# Yekdast (یکدست) for Rust
[](https://crates.io/crates/yekdast)
[](https://docs.rs/yekdast)
[](https://opensource.org/licenses/MIT)
A fast, configurable, and modern Rust library for **normalizing and preprocessing Persian (Farsi) text**.
`Yekdast` is a powerful tool for cleaning up messy Persian text data, preparing it for subsequent steps like search, analysis, or display in your applications. The name "Yekdast" (یکدست) means "uniform" or "consistent" in Persian.
---
### ## Why Yekdast?
* **🚀 Fast and Efficient:** Written in Rust for the best possible performance.
* **🔧 Fully Configurable:** Provide your own dictionaries for handling compound words, normalizing slang, and defining custom replacement rules.
* **🧠 Smart:** Features intelligent Zero-Width Non-Joiner (ZWNJ) handling for prefixes, suffixes, and custom compound words.
* **🛡️ Safe:** Automatically protects sensitive parts of your text like URLs, emails, code blocks, and HTML tags from being normalized.
* **✨ Comprehensive:** A complete suite of features including character, digit, punctuation, and whitespace normalization.
---
### ## Installation
To use `Yekdast` in your project, add the following line to your `Cargo.toml` file:
```toml
[dependencies]
yekdast = "0.1.0" # Please replace with the latest version
```
---
### ## Quick Start
Using the library with its default settings is straightforward.
```rust
use yekdast::{normalize_text, NormalizeOptions};
fn main() {
let messy_text = "سلام, من يك برنامه نويس هستم و در كتاب خانه كار مي كنم.";
// Use the default normalization options
let options = NormalizeOptions::default();
let clean_text = normalize_text(messy_text, &options);
println!("Original: {}", messy_text);
println!("Normalized: {}", clean_text);
// Output: Normalized: سلام، من یک برنامه نویس هستم و در کتابخانه کار میکنم.
}
```
---
### ## Advanced Usage & Options
The real power of `Yekdast` lies in its configurability. You can control every aspect of the normalization process.
```rust
use yekdast::{normalize_text, NormalizeOptions, DigitPolicy};
use std::collections::HashMap;
fn main() {
let text = "من توی خونه شماره 123 کار میکنم و علاقه مند به برنامه نویسی هستم. میباشد.";
// 1. Define a custom slang-to-formal dictionary
let mut slang_map = HashMap::new();
slang_map.insert("توی".to_string(), "در".to_string());
slang_map.insert("خونه".to_string(), "خانه".to_string());
// 2. Define a list of compound words for ZWNJ insertion
let zwnj_words = vec![
"علاقه مند".to_string(),
"کار میکنم".to_string(),
];
// 3. Define custom, high-priority replacement rules
let custom_rules = vec![
("میباشد.".to_string(), "است.".to_string()),
];
// 4. Construct the final options
let options = NormalizeOptions {
digits: DigitPolicy::Fa, // Convert all digits to Persian
slang_map,
zwnj_compound_words: zwnj_words,
custom_rules,
..Default::default()
};
let clean_text = normalize_text(text, &options);
println!("{}", clean_text);
// Output: من در خانه شماره ۱۲۳ کارمیکنم و علاقهمند به برنامه نویسی هستم. است.
}
```
### ## Feature Checklist
- [x] Unify Arabic characters (ي, ك) to Persian (ی, ک)
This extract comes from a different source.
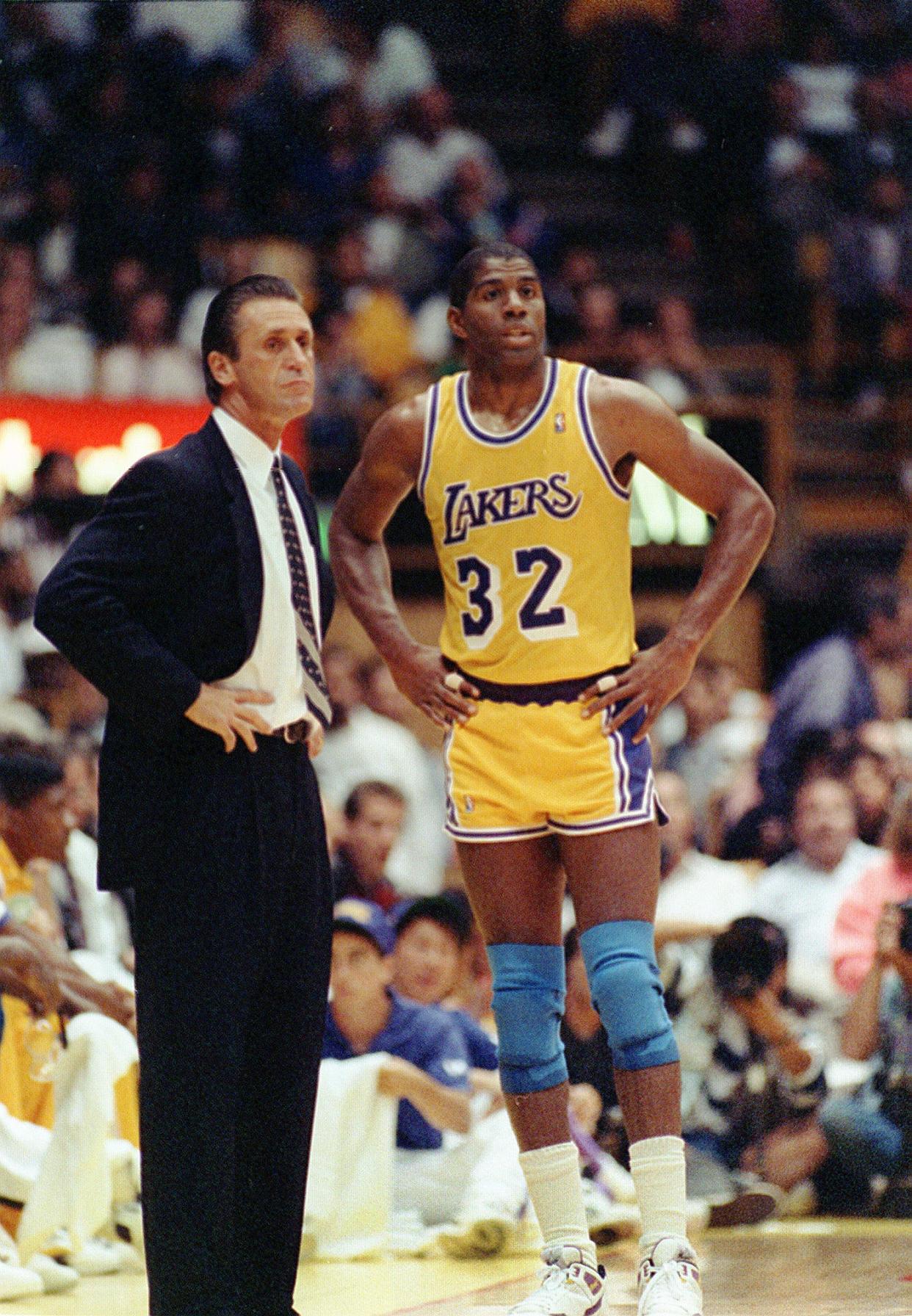 Pat Riley talks with Magic Johnson as coach of the Los Angeles Lakers in 1990.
- [x] Normalize and convert digits (Persian, Arabic, Latin)
- [x] Normalize punctuation (comma, semicolon, question mark)
- [x] Smart ZWNJ insertion for prefixes (`می/نمی`), suffixes (`ها/تر/ترین`), and custom compound words
- [x] Support for custom slang-to-formal dictionaries
- [x] Support for user-defined custom replacement rules
- [x] Squeeze and clean up extra whitespace
- [x] Normalize newline characters
- [x] Remove diacritics and Tatweel (kashida)
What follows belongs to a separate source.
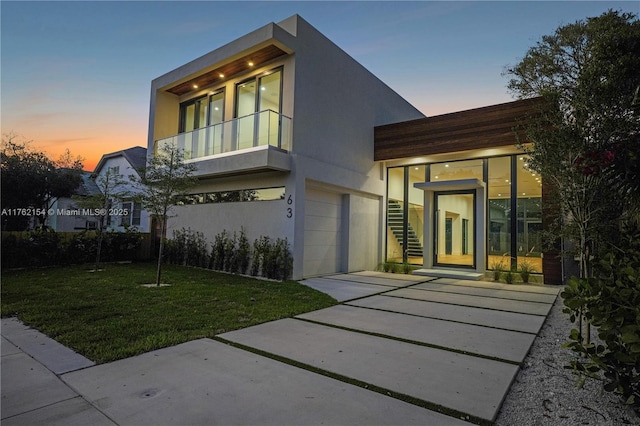 view of front of property featuring stairway, a front yard, stucco siding, a garage, and a balcony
- [x] Automatically protect URLs, emails, code, and HTML tags
- [x] Support for Unicode Normalization Forms (NFC, NFKC)
---
### ## Contributing
Contributions are welcome! Please feel free to open an issue to report a bug or suggest a feature, or submit a pull request.
---
### ## License
This project is licensed under the MIT License.